--- Start of Text section ---

TV review: Brave New World With Stephen Hawking; Origins of Us

This article is more than 12 years old
The driverless car is almost here, making all us Jeremy Clarksons redundant

I was worried, because of the name in its title, that I might not entirely understand Brave New World With Stephen Hawking (Channel 4), that it might be some sort of televised version of A Brief History of WTF. I needn't have; it's basically Tomorrow's World (ah, remember?), but bigger, glossier, better. With lots of top TV science people doing bits. And Hawking narrating, using his new voice. The voice will take some getting used to: there's something of Kitt the Knightrider car about it. But it is much easier to listen to for any length of time than the old one with the funny intonation, the one Hawking had when he used to be in Radiohead and The Simpsons.

So this opener is about machines. And an extraordinary driverless car which is brilliant if only because it means that Jeremy Clarkson will not just be cross, he'll be redundant as a human being (unless he is already). The car has been created – annoyingly somehow – by Google. It will do everything soon, including control your mind (unless it does already).

The car is brilliant though; it sends out pulses and lasers, knows where it is and what's around it. Not only can it negotiate a difficult course at speed, but it already works on the road. To the extent that the state of Nebraska is in the process of passing laws about autonomous vehicles. Not so much Tomorrow's World then, as Later Today's World. This car can even join a busy motorway from a slip road, which makes Google a better driver than my mum.

--- End of Text section ---
--- Start of Given records ---

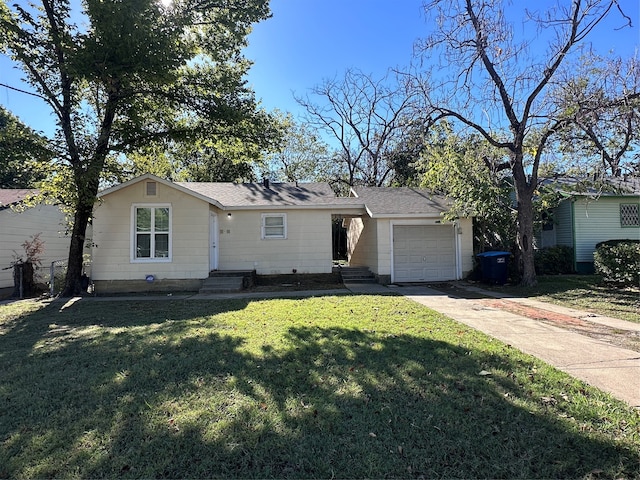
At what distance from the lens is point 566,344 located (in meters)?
5.19

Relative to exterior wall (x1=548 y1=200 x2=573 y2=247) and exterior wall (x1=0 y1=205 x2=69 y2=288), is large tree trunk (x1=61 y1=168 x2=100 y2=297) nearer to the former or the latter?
exterior wall (x1=0 y1=205 x2=69 y2=288)

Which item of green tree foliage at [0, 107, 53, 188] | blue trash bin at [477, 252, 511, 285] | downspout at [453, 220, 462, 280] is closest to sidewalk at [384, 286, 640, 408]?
blue trash bin at [477, 252, 511, 285]

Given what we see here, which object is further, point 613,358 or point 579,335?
point 579,335

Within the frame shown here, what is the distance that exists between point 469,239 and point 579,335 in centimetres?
823

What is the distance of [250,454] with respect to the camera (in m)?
2.62

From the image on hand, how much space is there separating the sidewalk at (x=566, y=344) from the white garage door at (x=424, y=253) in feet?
15.2

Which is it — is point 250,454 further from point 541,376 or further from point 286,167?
point 286,167

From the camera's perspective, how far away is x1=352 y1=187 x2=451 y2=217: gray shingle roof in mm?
13172

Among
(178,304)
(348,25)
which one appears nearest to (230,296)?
(178,304)

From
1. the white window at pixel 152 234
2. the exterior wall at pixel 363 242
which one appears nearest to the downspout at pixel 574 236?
the exterior wall at pixel 363 242

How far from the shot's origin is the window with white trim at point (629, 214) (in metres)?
15.1

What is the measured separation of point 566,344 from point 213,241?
11.0m

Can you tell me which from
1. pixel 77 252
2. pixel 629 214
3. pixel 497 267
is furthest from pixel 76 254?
pixel 629 214

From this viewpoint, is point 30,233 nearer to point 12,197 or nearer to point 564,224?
point 12,197
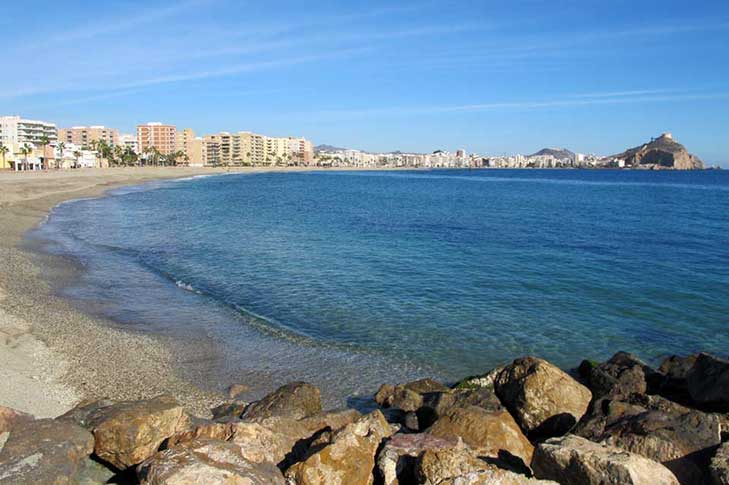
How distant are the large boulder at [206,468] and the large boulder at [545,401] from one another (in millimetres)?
5126

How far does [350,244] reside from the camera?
3447cm

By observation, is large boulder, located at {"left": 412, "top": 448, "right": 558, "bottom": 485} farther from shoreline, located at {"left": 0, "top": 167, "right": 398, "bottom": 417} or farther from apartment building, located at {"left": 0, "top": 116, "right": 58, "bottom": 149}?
apartment building, located at {"left": 0, "top": 116, "right": 58, "bottom": 149}

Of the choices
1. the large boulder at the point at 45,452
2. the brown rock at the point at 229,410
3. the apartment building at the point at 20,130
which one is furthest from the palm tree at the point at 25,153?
the large boulder at the point at 45,452

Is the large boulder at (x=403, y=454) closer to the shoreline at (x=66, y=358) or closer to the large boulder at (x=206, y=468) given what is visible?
the large boulder at (x=206, y=468)

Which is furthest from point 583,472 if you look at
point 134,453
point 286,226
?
point 286,226

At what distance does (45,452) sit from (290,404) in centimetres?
427

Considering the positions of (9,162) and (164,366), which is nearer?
(164,366)

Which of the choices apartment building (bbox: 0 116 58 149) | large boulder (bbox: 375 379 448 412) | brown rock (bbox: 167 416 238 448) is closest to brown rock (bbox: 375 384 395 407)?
large boulder (bbox: 375 379 448 412)

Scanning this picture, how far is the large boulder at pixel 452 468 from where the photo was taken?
20.0 feet

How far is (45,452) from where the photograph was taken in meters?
6.81

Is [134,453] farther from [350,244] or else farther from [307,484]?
[350,244]

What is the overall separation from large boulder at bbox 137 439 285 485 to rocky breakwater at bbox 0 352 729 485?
0.05 feet

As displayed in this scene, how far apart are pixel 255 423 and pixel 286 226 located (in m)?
36.8

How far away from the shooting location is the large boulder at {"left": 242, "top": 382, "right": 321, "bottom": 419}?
10.1 m
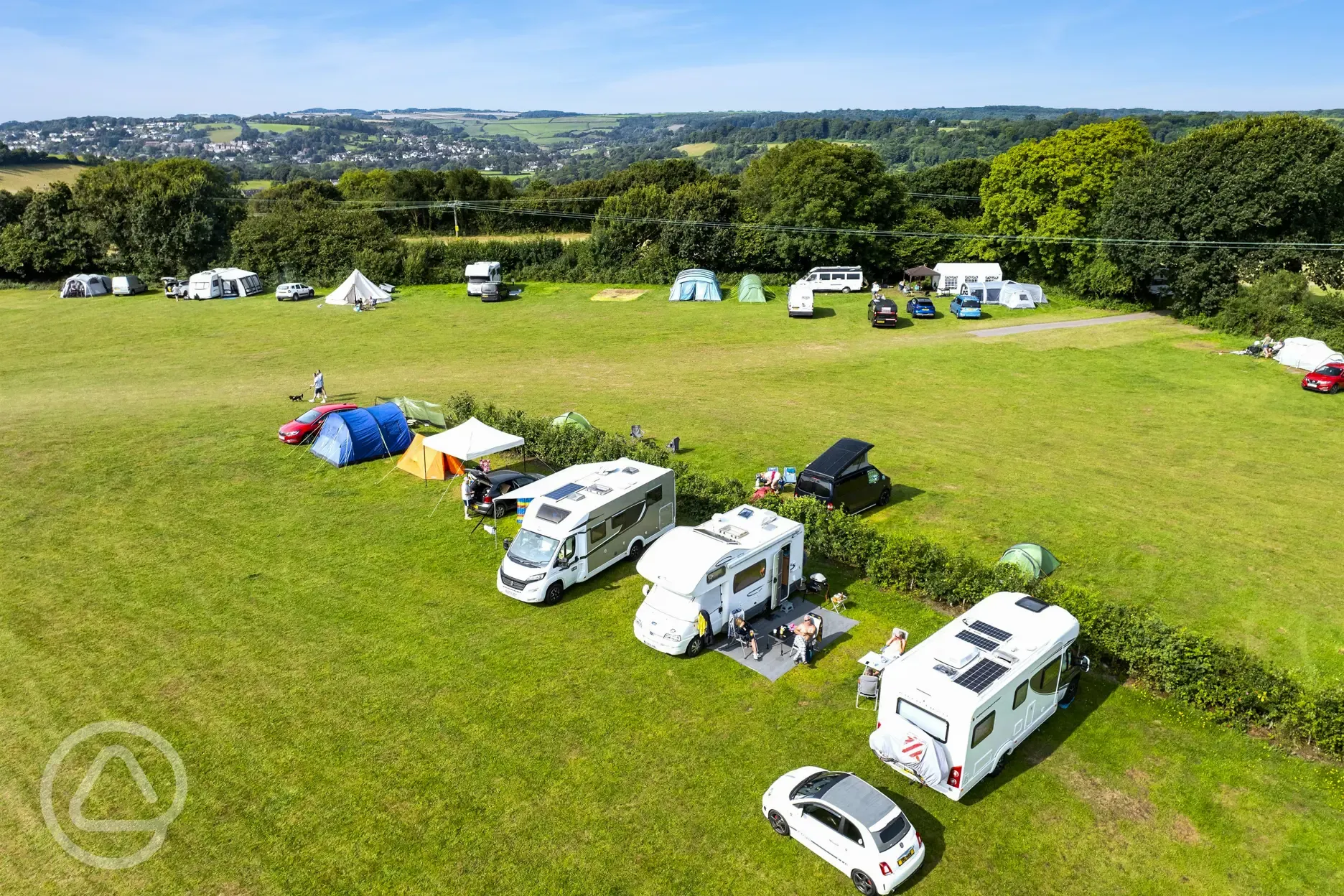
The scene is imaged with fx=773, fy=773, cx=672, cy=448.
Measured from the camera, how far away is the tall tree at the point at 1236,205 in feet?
128

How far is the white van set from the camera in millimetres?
52469

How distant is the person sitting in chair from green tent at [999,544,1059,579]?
19.5 feet

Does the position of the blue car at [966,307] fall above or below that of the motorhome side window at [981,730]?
above

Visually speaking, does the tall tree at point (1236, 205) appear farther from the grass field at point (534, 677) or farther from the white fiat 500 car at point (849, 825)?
the white fiat 500 car at point (849, 825)

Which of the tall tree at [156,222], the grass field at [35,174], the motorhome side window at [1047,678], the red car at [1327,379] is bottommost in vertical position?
the motorhome side window at [1047,678]

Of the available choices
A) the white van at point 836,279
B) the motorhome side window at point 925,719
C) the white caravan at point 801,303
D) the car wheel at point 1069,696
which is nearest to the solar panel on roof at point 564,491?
the motorhome side window at point 925,719

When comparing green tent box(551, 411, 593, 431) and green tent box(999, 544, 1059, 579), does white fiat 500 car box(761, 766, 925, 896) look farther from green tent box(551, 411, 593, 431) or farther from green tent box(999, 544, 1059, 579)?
green tent box(551, 411, 593, 431)

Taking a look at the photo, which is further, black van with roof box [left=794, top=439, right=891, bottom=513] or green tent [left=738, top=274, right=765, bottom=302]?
green tent [left=738, top=274, right=765, bottom=302]

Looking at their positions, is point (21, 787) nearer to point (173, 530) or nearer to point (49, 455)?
point (173, 530)

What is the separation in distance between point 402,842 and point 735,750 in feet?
17.2

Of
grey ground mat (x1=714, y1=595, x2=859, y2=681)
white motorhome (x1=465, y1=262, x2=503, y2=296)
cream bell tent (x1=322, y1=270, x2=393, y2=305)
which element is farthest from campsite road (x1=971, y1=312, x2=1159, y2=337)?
cream bell tent (x1=322, y1=270, x2=393, y2=305)

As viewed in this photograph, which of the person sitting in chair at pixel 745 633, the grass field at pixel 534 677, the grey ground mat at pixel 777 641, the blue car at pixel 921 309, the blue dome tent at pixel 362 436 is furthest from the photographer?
the blue car at pixel 921 309

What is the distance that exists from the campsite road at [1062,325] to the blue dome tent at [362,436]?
30903mm

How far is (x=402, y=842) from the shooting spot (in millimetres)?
11141
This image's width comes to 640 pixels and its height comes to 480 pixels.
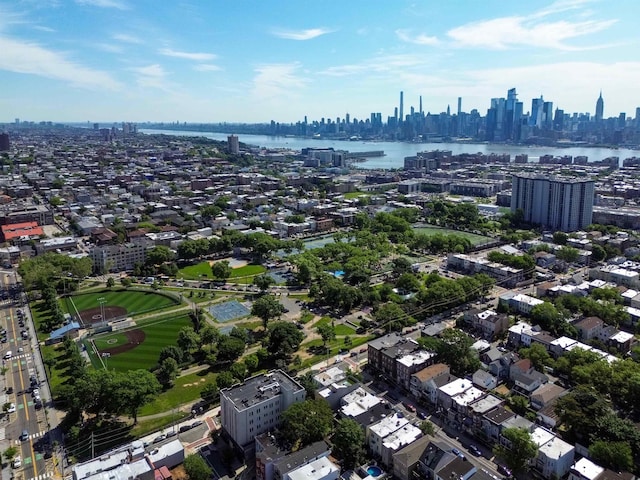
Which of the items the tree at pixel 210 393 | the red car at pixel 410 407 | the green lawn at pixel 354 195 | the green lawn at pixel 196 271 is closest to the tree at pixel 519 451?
the red car at pixel 410 407

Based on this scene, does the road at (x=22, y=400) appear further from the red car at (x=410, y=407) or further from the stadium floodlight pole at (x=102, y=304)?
the red car at (x=410, y=407)

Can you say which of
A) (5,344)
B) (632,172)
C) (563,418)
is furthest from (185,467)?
(632,172)

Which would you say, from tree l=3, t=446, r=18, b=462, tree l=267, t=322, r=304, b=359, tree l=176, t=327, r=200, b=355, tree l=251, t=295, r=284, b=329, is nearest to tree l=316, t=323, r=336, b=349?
tree l=267, t=322, r=304, b=359

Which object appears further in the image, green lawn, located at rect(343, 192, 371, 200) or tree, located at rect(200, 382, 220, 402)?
green lawn, located at rect(343, 192, 371, 200)

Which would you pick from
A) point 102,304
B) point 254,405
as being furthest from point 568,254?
point 102,304

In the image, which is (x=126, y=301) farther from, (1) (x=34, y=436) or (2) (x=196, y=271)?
(1) (x=34, y=436)

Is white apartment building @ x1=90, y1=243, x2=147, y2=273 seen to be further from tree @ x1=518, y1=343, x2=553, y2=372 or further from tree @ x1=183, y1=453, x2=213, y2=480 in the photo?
tree @ x1=518, y1=343, x2=553, y2=372
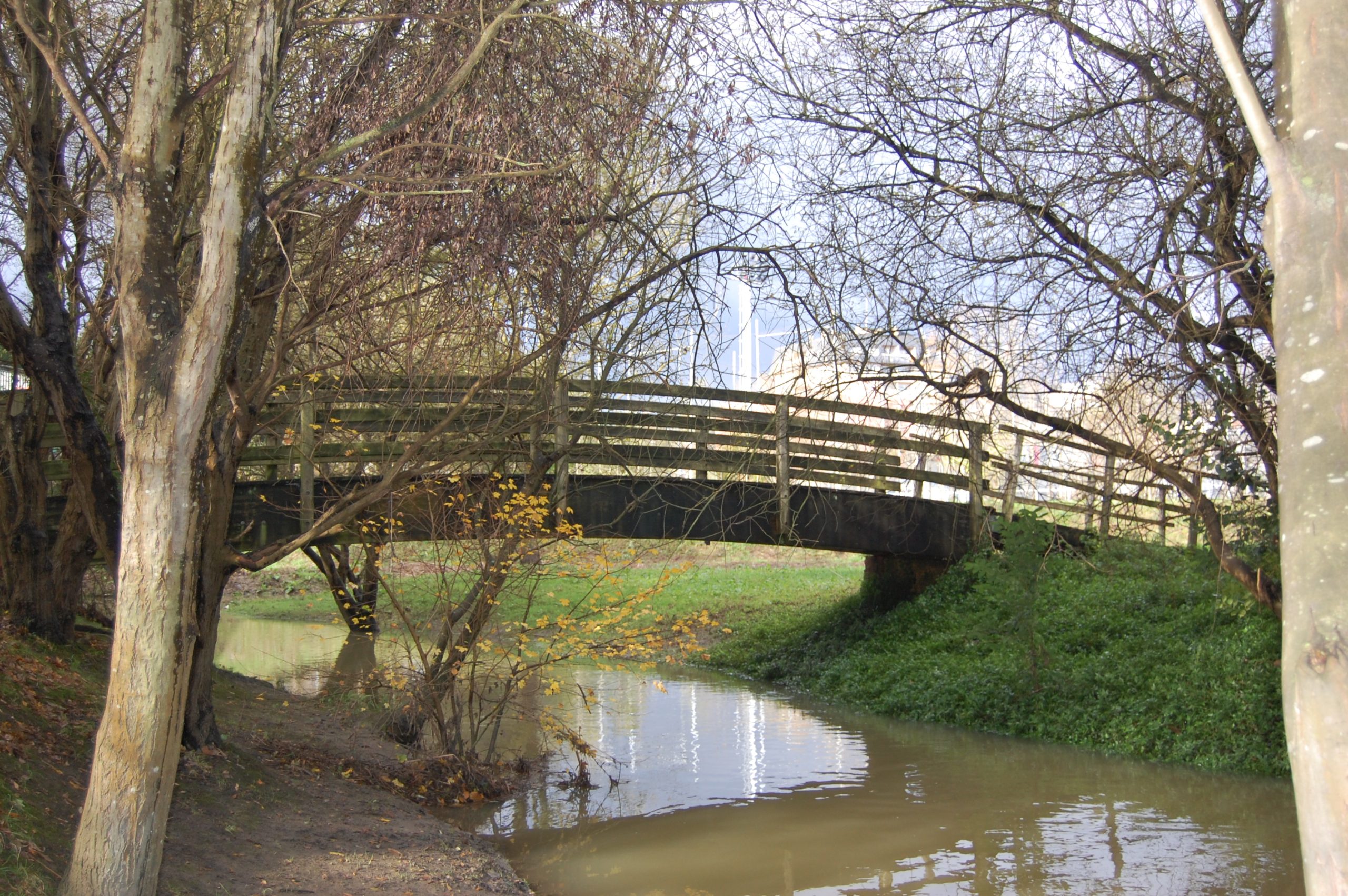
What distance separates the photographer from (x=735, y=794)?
10.5 m

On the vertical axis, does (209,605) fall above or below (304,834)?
above

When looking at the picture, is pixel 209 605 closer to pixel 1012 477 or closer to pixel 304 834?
pixel 304 834

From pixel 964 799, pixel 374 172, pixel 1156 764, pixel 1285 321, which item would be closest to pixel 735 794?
pixel 964 799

--- End of Given records ---

Work required:
Copy the part of the TV review that runs from "The car is brilliant" up to and including "than my mum.", keeping every word the same.

Worked solution:
The car is brilliant though; it sends out pulses and lasers, knows where it is and what's around it. Not only can it negotiate a difficult course at speed, but it already works on the road. To the extent that the state of Nebraska is in the process of passing laws about autonomous vehicles. Not so much Tomorrow's World then, as Later Today's World. This car can even join a busy motorway from a slip road, which makes Google a better driver than my mum.